Look in the data below for the line that contains "Noting the positions in". Copy that line and the remaining lines exactly.

# Excerpts of spatial question data:
· · · · · · ·
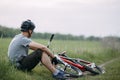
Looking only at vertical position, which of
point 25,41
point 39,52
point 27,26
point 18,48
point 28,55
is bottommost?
point 28,55

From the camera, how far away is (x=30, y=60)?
1026 centimetres

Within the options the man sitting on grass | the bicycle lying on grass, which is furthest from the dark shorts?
the bicycle lying on grass

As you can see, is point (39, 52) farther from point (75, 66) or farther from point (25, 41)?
point (75, 66)

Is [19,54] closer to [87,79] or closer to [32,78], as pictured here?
[32,78]

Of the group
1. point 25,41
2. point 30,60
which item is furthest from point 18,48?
point 30,60

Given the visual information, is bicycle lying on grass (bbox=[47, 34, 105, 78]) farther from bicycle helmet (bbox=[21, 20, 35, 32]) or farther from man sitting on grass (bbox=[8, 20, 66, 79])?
bicycle helmet (bbox=[21, 20, 35, 32])

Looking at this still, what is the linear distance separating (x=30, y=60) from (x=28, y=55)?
164mm

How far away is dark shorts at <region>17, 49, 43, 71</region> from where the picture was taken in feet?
33.1

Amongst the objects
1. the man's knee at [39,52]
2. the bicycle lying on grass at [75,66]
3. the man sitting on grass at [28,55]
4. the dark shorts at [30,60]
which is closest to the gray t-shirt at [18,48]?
the man sitting on grass at [28,55]

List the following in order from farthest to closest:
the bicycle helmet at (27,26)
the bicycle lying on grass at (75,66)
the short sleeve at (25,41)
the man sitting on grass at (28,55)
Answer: the bicycle lying on grass at (75,66) → the bicycle helmet at (27,26) → the short sleeve at (25,41) → the man sitting on grass at (28,55)

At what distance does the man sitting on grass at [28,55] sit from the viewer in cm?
1001

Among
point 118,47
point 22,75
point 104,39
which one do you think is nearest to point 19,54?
point 22,75

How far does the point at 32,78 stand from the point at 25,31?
146 centimetres

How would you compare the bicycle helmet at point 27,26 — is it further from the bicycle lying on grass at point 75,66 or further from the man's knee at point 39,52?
the bicycle lying on grass at point 75,66
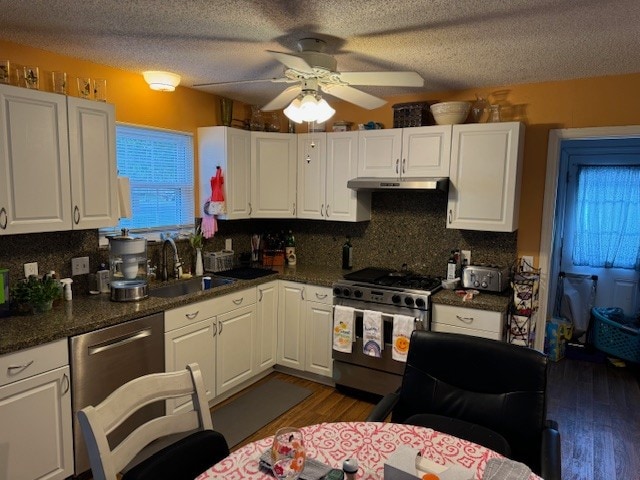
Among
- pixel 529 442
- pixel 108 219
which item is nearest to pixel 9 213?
pixel 108 219

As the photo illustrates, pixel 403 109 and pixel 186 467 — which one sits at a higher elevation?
pixel 403 109

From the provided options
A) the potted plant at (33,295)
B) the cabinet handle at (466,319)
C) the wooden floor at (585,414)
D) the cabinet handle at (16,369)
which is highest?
the potted plant at (33,295)

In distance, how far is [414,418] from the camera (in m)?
2.03

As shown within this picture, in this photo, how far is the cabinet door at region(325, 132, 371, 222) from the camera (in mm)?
3693

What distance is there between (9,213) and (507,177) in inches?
120

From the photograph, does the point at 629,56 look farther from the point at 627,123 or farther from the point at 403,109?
the point at 403,109

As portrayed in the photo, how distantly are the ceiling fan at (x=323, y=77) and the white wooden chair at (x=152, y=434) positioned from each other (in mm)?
1394

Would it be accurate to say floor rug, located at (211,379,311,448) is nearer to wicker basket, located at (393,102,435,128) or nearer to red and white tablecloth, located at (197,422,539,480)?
red and white tablecloth, located at (197,422,539,480)

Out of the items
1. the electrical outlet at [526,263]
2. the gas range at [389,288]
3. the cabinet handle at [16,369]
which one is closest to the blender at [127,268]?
the cabinet handle at [16,369]

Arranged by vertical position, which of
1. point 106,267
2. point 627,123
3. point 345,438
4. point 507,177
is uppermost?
point 627,123

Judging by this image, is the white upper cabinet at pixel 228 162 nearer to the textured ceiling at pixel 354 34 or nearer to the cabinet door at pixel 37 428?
the textured ceiling at pixel 354 34

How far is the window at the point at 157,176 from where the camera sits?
10.6 feet

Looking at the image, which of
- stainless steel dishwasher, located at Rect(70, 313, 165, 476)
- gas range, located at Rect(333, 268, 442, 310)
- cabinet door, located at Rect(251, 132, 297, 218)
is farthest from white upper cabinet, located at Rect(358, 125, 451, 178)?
stainless steel dishwasher, located at Rect(70, 313, 165, 476)

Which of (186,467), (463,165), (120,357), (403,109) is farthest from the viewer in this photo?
(403,109)
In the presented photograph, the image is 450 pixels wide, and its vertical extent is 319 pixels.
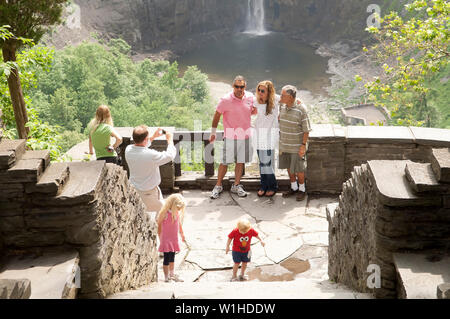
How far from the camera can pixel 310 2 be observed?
62.2m

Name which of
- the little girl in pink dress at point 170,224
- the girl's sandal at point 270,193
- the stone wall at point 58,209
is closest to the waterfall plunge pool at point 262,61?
the girl's sandal at point 270,193

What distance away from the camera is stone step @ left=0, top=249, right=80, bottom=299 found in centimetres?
275

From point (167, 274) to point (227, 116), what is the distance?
2430mm

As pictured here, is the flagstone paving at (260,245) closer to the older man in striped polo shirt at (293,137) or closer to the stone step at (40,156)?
the older man in striped polo shirt at (293,137)

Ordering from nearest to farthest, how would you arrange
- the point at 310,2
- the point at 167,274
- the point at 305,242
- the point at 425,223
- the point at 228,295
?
the point at 425,223 → the point at 228,295 → the point at 167,274 → the point at 305,242 → the point at 310,2

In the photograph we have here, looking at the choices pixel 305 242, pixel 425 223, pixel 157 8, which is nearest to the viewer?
pixel 425 223

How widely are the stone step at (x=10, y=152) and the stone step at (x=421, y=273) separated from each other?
8.23 ft

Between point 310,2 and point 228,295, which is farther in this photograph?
point 310,2

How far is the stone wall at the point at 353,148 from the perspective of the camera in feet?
21.0

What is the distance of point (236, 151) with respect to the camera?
676 centimetres

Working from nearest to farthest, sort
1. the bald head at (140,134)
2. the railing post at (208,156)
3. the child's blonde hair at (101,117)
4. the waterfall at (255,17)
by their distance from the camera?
1. the bald head at (140,134)
2. the child's blonde hair at (101,117)
3. the railing post at (208,156)
4. the waterfall at (255,17)

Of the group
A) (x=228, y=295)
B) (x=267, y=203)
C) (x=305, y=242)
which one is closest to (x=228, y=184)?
(x=267, y=203)

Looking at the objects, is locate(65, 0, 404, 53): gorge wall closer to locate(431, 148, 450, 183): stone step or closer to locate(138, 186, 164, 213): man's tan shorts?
locate(138, 186, 164, 213): man's tan shorts
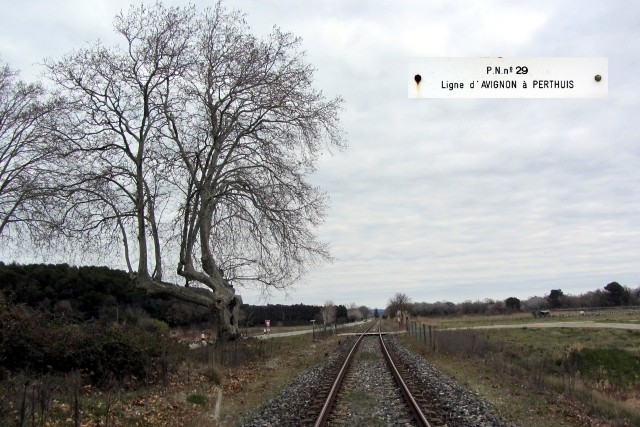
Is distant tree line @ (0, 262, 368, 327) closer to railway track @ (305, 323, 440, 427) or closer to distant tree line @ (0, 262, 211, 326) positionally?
distant tree line @ (0, 262, 211, 326)

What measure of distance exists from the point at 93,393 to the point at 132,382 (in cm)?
159

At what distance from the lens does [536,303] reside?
524 ft

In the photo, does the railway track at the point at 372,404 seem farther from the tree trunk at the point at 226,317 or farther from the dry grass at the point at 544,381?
the tree trunk at the point at 226,317

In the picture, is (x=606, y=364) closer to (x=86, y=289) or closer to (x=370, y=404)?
(x=370, y=404)

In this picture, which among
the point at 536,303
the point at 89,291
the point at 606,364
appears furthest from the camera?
the point at 536,303

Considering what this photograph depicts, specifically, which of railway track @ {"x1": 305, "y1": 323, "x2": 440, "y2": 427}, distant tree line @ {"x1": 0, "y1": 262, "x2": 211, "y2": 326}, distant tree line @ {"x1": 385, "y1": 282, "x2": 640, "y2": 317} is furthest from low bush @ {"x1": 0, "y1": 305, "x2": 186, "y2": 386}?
distant tree line @ {"x1": 385, "y1": 282, "x2": 640, "y2": 317}

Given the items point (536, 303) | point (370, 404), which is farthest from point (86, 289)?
point (536, 303)

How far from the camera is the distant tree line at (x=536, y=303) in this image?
12825 cm

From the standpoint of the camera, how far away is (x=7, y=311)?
532 inches

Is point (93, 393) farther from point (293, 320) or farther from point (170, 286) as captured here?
point (293, 320)

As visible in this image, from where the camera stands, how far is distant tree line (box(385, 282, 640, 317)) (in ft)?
421

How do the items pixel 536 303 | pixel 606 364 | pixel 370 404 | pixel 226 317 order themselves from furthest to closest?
pixel 536 303 < pixel 606 364 < pixel 226 317 < pixel 370 404

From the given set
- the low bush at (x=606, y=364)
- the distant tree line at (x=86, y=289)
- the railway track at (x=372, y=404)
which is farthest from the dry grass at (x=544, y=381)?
the distant tree line at (x=86, y=289)

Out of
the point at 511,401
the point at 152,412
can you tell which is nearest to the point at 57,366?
the point at 152,412
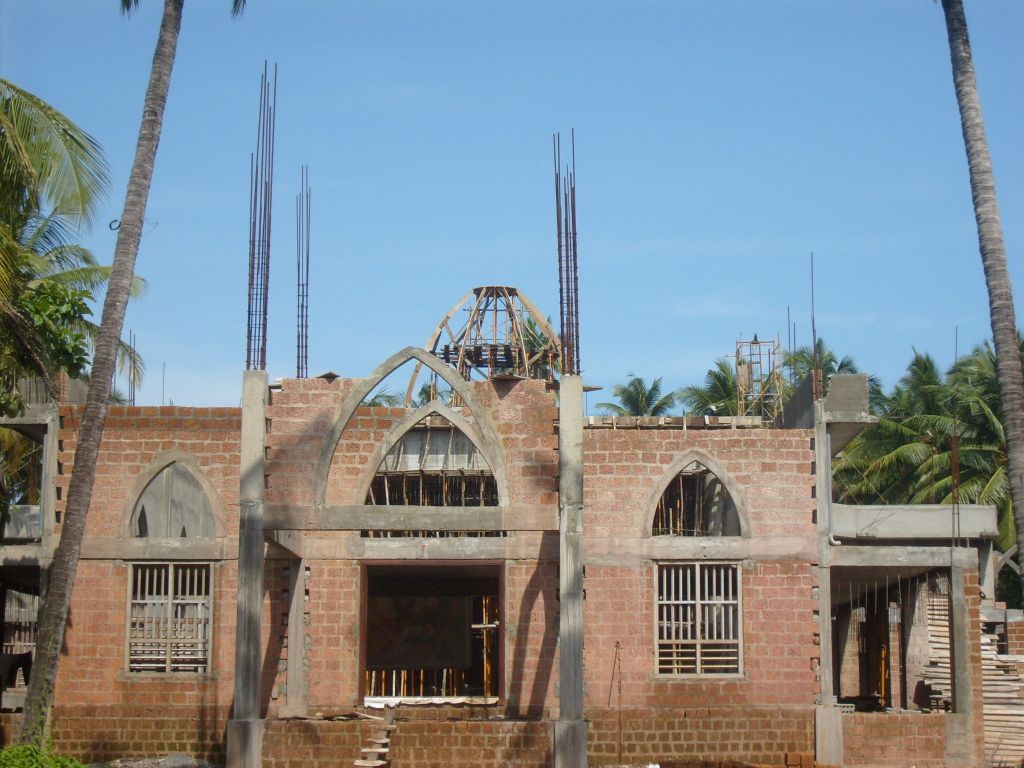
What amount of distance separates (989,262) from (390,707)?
10886mm

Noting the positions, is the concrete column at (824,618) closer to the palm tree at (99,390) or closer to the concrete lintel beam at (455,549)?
the concrete lintel beam at (455,549)

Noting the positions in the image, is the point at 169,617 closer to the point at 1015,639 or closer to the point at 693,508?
the point at 693,508

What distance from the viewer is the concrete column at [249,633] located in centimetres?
1942

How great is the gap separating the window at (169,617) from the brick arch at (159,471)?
22.3 inches

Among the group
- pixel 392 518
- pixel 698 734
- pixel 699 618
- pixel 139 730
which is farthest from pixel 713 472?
pixel 139 730

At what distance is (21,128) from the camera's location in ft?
56.0

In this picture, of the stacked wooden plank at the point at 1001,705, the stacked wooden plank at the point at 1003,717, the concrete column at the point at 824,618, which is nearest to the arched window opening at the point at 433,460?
the concrete column at the point at 824,618

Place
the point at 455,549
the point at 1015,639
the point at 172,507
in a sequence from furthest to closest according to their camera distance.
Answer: the point at 172,507 < the point at 1015,639 < the point at 455,549

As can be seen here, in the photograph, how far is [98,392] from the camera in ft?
57.0

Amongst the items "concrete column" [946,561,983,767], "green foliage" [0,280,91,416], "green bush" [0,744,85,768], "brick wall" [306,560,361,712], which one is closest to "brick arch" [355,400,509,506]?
"brick wall" [306,560,361,712]

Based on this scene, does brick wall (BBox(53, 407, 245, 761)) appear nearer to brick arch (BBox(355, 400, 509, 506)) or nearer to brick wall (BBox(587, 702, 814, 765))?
brick arch (BBox(355, 400, 509, 506))

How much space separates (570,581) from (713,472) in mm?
3376

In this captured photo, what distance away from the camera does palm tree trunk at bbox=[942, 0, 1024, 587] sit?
1619cm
· · · · · · ·
# Exercise response:
Noting the positions in the image, is the point at 169,617 closer to the point at 1015,639 or closer to the point at 693,508?
the point at 693,508

What distance from the viewer is the concrete column at [249,633] located in centimetres?
1942

How great is the gap separating the window at (169,617) from the brick arch at (159,471)?
22.3 inches

Among the group
- pixel 392 518
- pixel 698 734
- pixel 699 618
- pixel 139 730
which is farthest from pixel 713 472?
pixel 139 730

At what distance is (21,128) from the camera's location in ft?
56.0

In this picture, of the stacked wooden plank at the point at 1001,705, the stacked wooden plank at the point at 1003,717, the concrete column at the point at 824,618, which is nearest to the arched window opening at the point at 433,460?
the concrete column at the point at 824,618

Place
the point at 455,549
the point at 1015,639
the point at 172,507
in a sequence from furthest to closest according to their camera distance.
Answer: the point at 172,507 < the point at 1015,639 < the point at 455,549

As can be seen here, in the photograph, how far is [98,392] from the camera in ft?
57.0

Amongst the items "concrete column" [946,561,983,767], "green foliage" [0,280,91,416], "green bush" [0,744,85,768], "brick wall" [306,560,361,712], which one is closest to "brick arch" [355,400,509,506]?
"brick wall" [306,560,361,712]

Based on this scene, does brick wall (BBox(53, 407, 245, 761)) appear nearer to brick arch (BBox(355, 400, 509, 506)) or nearer to brick wall (BBox(587, 702, 814, 765))?
brick arch (BBox(355, 400, 509, 506))

How much space separates (570,581) from (713,472) in mm?
3376

In this captured photo, what distance away from the camera does palm tree trunk at bbox=[942, 0, 1024, 587] sit?
1619cm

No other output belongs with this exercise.